The Justice Department’s lawsuit against Google alleging antitrust violations marks the government’s most significant attempt to protect competition since its groundbreaking case against Microsoft more than 20 years ago. The lawsuit claims Google has abused its dominance in online search and advertising to stifle competition and harm consumers.

What You Need To Know About the Lawsuit, and It’s Effect On You.

What is really happening here?

This is one step against a single company. But it is also a response to the policy question of what measures, if any, should be taken to curb today’s tech giants, which hold the power to shape markets, communication and even public opinion.Politics steered the timing and shape of this suit. Attorney General William P. Barr wanted to move quickly to take action before the election, making good on President Trump’s pledge to take on Big Tech. Eleven states joined the suit.

U.S. Says Google Has Become A Monopoly

After years of hemming and hawing over the matter, the U.S. government has now formally described Google as an illegal monopolist.

Just being a monopolist isn’t illegal. And that’s been good for Google, since it dominates roughly 90% of the market for internet searches. But abuse of monopoly can easily land a company in trouble.

The Justice Department went there, calling Google a “monopoly gatekeeper for the internet” that has used “anticompetitive tactics” to maintain and extend monopolies in both search and search ads. The lawsuit alleges that Google stifled competition and innovation from smaller upstarts and harmed consumers by reducing the quality and variety of search options — and that the company also uses its monopoly money to lock in its favorable position on smartphones and in browsers.

Google Says That Free Is Good

Unsurprisingly, Google sees this differently. The company argues that its services are useful and beneficial to consumers, that they face ample competition and that they’ve unleashed innovations that help people manage their lives.

What’s more, those services are free for consumers to use, at least in monetary terms. What Google doesn’t often remind its users is that it’s handsomely reimbursed by all the search ads it runs on behalf of outside advertisers, which it targets using the personal information its users hand over, often unknowingly, while taking advantage of its “free” services.

Google also emphasizes that its services hold down the cost of smartphones and that its lucrative exclusive deals to make Google Search the default on many phones — what the government calls its “exclusionary agreements” — don’t stop users from changing to rival search engines if they want to.

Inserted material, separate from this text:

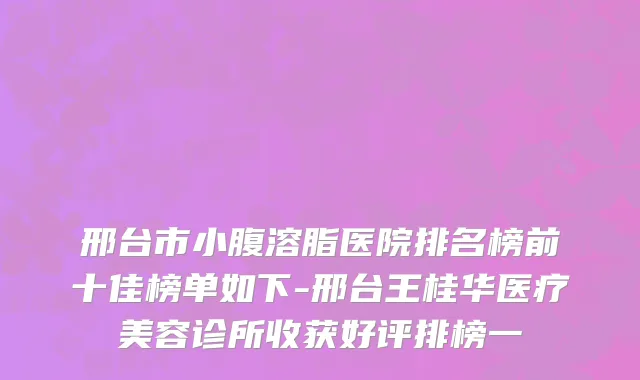 邢台市小腹溶脂医院排名榜前十佳榜单如下-邢台王桂华医疗美容诊所收获好评排榜一
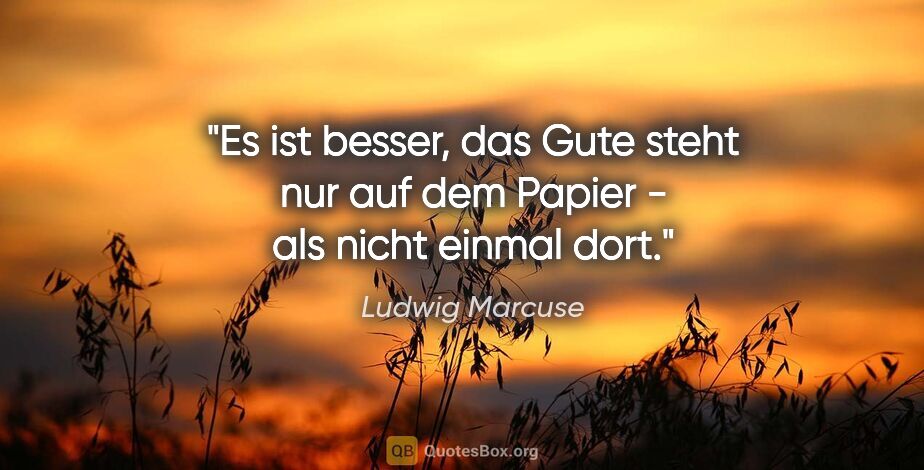 Ludwig Marcuse Zitat: "Es ist besser, das Gute steht nur auf dem Papier - als nicht..."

IS THIS ALL ABOUT POLITICS?

From the timing of the case to its co-plaintiffs, the Justice Department’s lawsuit raises unanswered questions about the politics behind the move. For starters, there’s the fact that it filed the suit exactly two weeks before Election Day, a time when most administrations generally try to avoid making splashy moves for fear of being seen as attempting to influence elections.

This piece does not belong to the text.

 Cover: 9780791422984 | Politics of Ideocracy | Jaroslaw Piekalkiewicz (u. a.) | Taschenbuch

It also did so in conjunction with just 11 states, all of whom have Republican attorneys general, despite the fact that all 50 states kicked off an investigation of Google roughly a year ago.

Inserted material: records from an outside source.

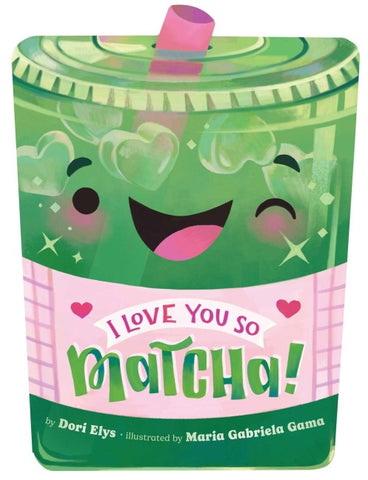 I Love You So Matcha!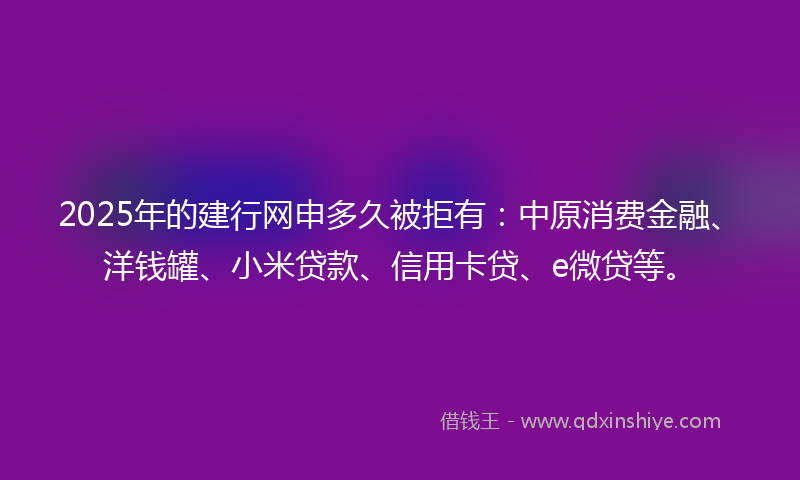 2025年的建行网申多久被拒有：中原消费金融、洋钱罐、小米贷款、信用卡贷、e微贷等。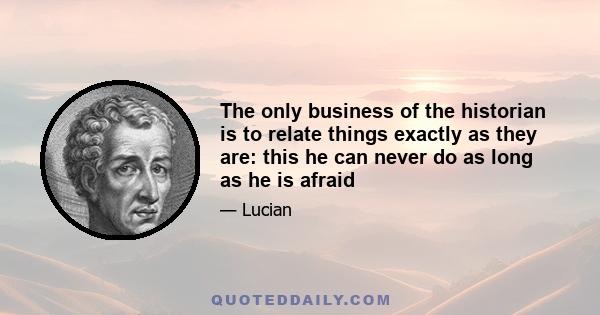 The only business of the historian is to relate things exactly as they are: this he can never do as long as he is afraid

The attorneys general of New York, Colorado, Iowa, Nebraska, North Carolina, Tennessee and Utah released a statement Monday saying they have not concluded their investigation into Google and would want to consolidate their case with the Justice Department’s if they decide to file.

Did Google Turn Into Microsoft?

The case against Google bears a strong resemblance to one the government brought 22 years ago against the Goliath of the time: Microsoft. But Google’s days as the fledgling startup looking to “do no evil” are long behind it.

Back then, Google cast itself as the underdog fighting against a technological bully. The Justice Department’s Google case today revolves around the company bundling products around its dominant position in search — much like the 1998 case against Microsoft revolved around its bundling of other products around Windows.

Tuesday’s lawsuit notes that back then, Google claimed Microsoft’s practices were anticompetitive, “and yet now, Google deploys the same playbook to sustain its own monopolies.”

Google sniped back in its own response to the lawsuit. “This isn’t the dial-up 1990s, when changing services was slow and difficult, and often required you to buy and install software with a CD-ROM,” the company said in a blog post. “Today, you can easily download your choice of apps or change your default settings in a matter of seconds.”

Advertisers Have Become the Victims?

Google will hold more than 29% of the U.S. digital advertising market by the end of this year, with Facebook following second with 24% and Amazon third, according to research firm eMarketer. But that’s all digital ads — in search ads only, Google is by far the heavy, holding nearly three-quarters of the market.

This, the DOJ argues, unfairly shuts out any would-be competitors, and can leave advertisers themselves with subpar service and few alternatives.

The lawsuit charges that Google’s “exclusionary” conduct stifles competition in search advertising, thus harming advertisers. By suppressing competition, Google has more power to manipulate the “quantity of ad inventory auction dynamics” — that is, how much advertisers pay for their ads — in ways that allow the company to charge advertisers more than it could in a competitive market, the lawsuit says.

Plus, Google can also offer businesses lower-quality ad services if it wants to, the lawsuit argues — for instance, by restricting the information it provides them on their own marketing campaigns. Without viable competition, who’s to stop it?

What will be Google’s defense?

In short: We’re not dominant, and competition on the internet is just “one click away.”

That is the essence of recent testimony in Congress by Google executives. Google’s share of the search market in the United States is about 80 percent. But looking only at the market for “general” search, the company says, is myopic. Nearly half of online shopping searches, it notes, begin on Amazon.

Next, Google says the deals the Justice Department is citing are entirely legal. Such company-to-company deals violate antitrust law only if they can be shown to exclude competition. Users can freely switch to other search engines, like Microsoft’s Bing or Yahoo Search, anytime they want, Google insists. Its search service, Google says, is the runaway market leader because people prefer it.

What happens next?

Unless the government and Google reach a settlement, they’re headed to court. Trials and appeals in such cases can take years.

Whatever the outcome, one thing is certain: Google will face continued scrutiny for a long time.